Paterson grew up watching Marauders games in the Burridge Gym. Now he’s playing in them. Surreal, he called it. “I never thought one day I’d be playing here but here I am now playing and it’s a pretty cool experience for sure.”
When he was on the sideline, waiting to be subbed in, the realization hit him: he was going to be playing for McMaster.
While the team is playing faster, the pace is something the first-years will have to get used to.
Being in practice five days a weeks helps with that.
“We try to keep it pretty simple for them,” Douwes said. “As simple as we can. But then put then in the environment, day after day, with training to help them get accustomed to the speed.
Kuiken’s focused on reading the setter early and figuring out where the ball’s going. He wants to get his strength up as well – which will help with the pace.
Meanwhile, Paterson’s been working with coaches on changing his technique and other things. It’s been a lot of work and practice. “I think I can improve on everything,” he added.
The team will also be looking to improve as the season goes on. They have three games against Alberta, Trinity Western and Mount Royal in Kingston from Oct. 13-15. Then, a trip to Columbus for a pair of games against Ohio State.
The preseason will allow them to see where the strengths, weaknesses are and what adjustments they can make, according to Douwes. Their exhibition schedule helps with that.

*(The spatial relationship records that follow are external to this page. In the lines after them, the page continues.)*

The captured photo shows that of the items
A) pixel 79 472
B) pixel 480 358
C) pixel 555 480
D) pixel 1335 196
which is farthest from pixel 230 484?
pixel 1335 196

“We want to be tested as much as possible in September and October to help prepare us for the season,” Douwes said.
When the OUA season comes along, we will see if the Marauders can capture a third straight Forsyth Cup. Can they repeat and build on the success of previous years? Can they maintain they position as an OUA powerhouse?
Fujisawa said they set the same goals as every season: win the regular season, the OUA championship and compete for the national championship. “Nothing has changed in that regard,” he added.
Mills said the team’s going into the rest of their preseason with a lot of confidence. He mentioned how the Queen’s wins are a good indicator of what they’re capable of – “I think we can beat anyone this year,” he noted.
“I don’t think teams are ready for us,” Mills added. “We’re a lot better than people expect and I’m really excited to see what we can do this year.”